先週金曜日に施行されたGDPRに続き、EUは現在欧州評議会で「ePrivacy規則」案を検討中。既に昨年秋、欧州議会で可決され、現在、欧州評議会で審査中のところ、元々、今月にも施行したい考えだった。
しかし、新プライバシー法「ePrivacy規則」は、データ収集に関する同意取り付けが厳しく、データ主導のオンラインサービスの発展を阻害し、自動運転車のような技術革新(イノベーション)を蝕むものと産業界から批判を受けている。
米国商工会議所、DevelopersAlliance(フェイスブック、グーグル、インテル、アプリ開発業者などの団体)、DigitalEurope(テクノロジー系産業団体)などは、新法につき、「過剰に厳しい」、「欧州で年間6400億ドルのビジネス損失を生む」、「欧州のデジタル経済の発展を著しく阻害する」と批判し、激しいロビー活動を展開している。

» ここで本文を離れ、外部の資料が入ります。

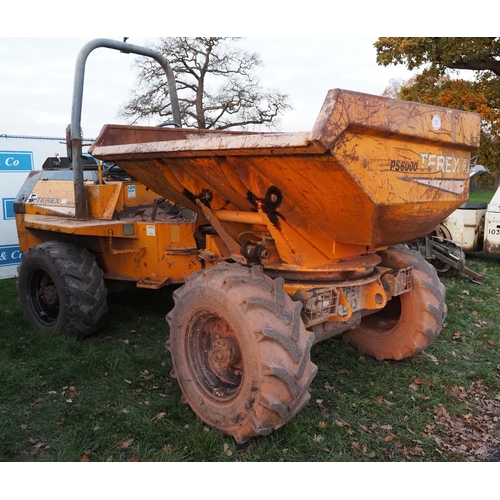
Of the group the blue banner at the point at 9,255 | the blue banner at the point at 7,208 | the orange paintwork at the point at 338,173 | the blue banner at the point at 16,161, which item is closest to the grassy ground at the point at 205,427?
the orange paintwork at the point at 338,173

新法案がそのまま施行されると、Skype、WhatsApp、iMessage、プレイヤー間のメッセージングなどの電子サービスを提供するゲーム業者などは、ユーザーの端末に追跡コードを挿入したり、通信関係のデータを収集する前に、ユーザーから明確な許可を得ることが求められる。
新法では、唯一、事業者が明確で、事前通知された許可を受けた場合のみ、かつ、同意された特定の目的のためにのみ、そのユーザーのデータを使うことが認められており、これが厳しすぎるとのこと。
さらに、新法は、ユーザーがデータの収集について同意する、しないに関わらず、差別することなく、同一の通信サービスを提供することが求められている。
産業界からは、データ・マイニングにつき、オプト・アウトで通信サービスを受けるユーザーにまで同一の通信サービスの提供が義務付けられるとすると、データ主導の広告に依存するウエブサイトやアプリは、料金を取り始めたり、結局はサービスを中止せざるを得なくなるとして、反対の声が上がっている。
欧州評議会には、大小を問わず、産業界の各界から、反対の声が寄せられ、評議会のメンバーの中には、「ePrivacy規則」の一部修正を模索する動きもあるほか、早期施行を急がず、慎重姿勢を取り始めている。